Wie dem auch sei, mein erster Verdacht, die Bücher seien hier endgelagert, war falsch, sie sind wie ich zur Rehabilitation hier, und die läuft offensichtlich gut. Ich wüßte nur gern, welches Buch hier einst als letztes stehen wird und welches Los ihm beschieden sein wird. Aber ich werde es nie erfahren. So wie ich wohl nicht erfahren werde, warum in dem Buch, das ich »adoptiere« (Carl v. Ossietzky: Rechenschaft, Publizistik aus den Jahren 1913-1933. 2. Auflage Aufbau-Verlag Berlin und Weimar 1982; aus der Kreisbibliothek Joseph Meyer Hildburghausen am 9.10.98 ohne Angabe von Gründen ausgesondert) die Seiten 49, 52, 53, 56, 57, 60, 61 und 64 unbedruckt geblieben sind.
Habe ich ein Beispiel sehr plumper DDR-Zensur entdeckt? Paßten die Textteile nicht in das Ziel des Buches, »… die geistig-politische Entwicklung Ossietzkys von den Positionen des bürgerlichen Liberalismus und Pazifismus zur antifaschistischen Einheit zu dokumentieren«? War es Pfusch?
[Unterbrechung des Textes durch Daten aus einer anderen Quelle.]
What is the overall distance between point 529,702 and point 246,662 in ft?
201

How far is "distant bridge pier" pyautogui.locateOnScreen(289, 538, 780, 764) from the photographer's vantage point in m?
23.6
Mangel an Druckerschwärze? Konnten DDR-Bürger auch zwischen den Zeilen lesen, wenn gar keine Zeilen sondern weiße Blätter da waren? Es gab ja nichts in der DDR und auch das war schwer zu bekommen. Aber es gab (mindestens) ein Buch, in dem nicht alle Seiten bedruckt waren, das aber immer noch besser dran war als andere Bücher, die wurden gar nicht gedruckt. Ein behindertes Buch konnte ich mitnehmen, ein verhindertes nicht.
Ich bin übrigens inzwischen gesundheitlich rehabilitiert und meiner eigentlichen Bestimmung, der Ausübung handwerklicher Erwerbsarbeit wieder zugeführt und hoffe, auch auf all die armen Bücher, die ich traf, trifft das bald zu.